La Rotonde
Être femme et avoir 40 ans, par Catherine Genest, Voir

Être femme et avoir 40 ans, par Catherine Genest, Voir

17 octobre 2014

Portrait Mathilde Monnier par Marc Coudrais

 

La crise de la quarantaine. Sa version masculine a inspiré un classique à Tchekhov (voir la une), et les sitcoms se sont chargées de la ridiculiser en présentant les hommes comme des bêtes assoiffées de jeunes culs. Mathilde Monnier, elle, brise les stéréotypes.

Elle est née en 1959 et, quand Gustavia a été présenté pour la première fois, cette figure de proue de la danse contemporaine française en était à son dernier tour sur la piste des quadragénaires. C’est cette période de la vie, tout sauf ingrate à ses yeux, qui a servi de trame de fond pour sa pièce. «À 40 ans, on n’a plus rien à prouver comme artiste. Pas parce que notre carrière est derrière nous, mais je pense qu’on peut se donner le droit de s’éclater sur scène.»
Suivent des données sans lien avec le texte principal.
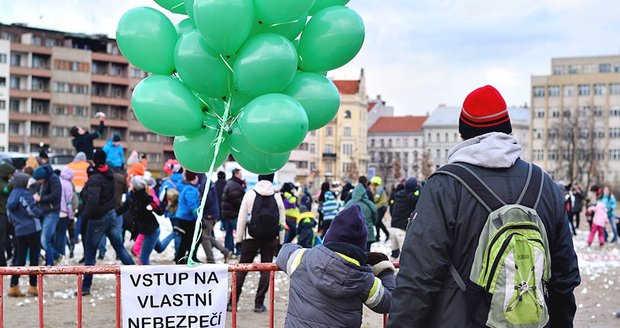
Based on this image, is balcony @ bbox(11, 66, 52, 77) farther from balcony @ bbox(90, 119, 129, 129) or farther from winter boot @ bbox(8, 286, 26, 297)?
winter boot @ bbox(8, 286, 26, 297)

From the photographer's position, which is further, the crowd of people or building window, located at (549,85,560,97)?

S’éclater. Ce verbe-là reviendra souvent dans notre entretien avec Mathilde Monnier, sorte d’équivalent français de Marie Chouinard pour sa renommée nationale, son rayonnement au-delà des frontières et son univers gestuel si distinctif. Une femme qui, d’ailleurs, a été la vedette d’une bande dessinée sur le mouvement, un livre intitulé Mathilde: danser après tout, coécrit par François Olislaeger et la principale intéressée. Du jamais vu au rayon du neuvième art.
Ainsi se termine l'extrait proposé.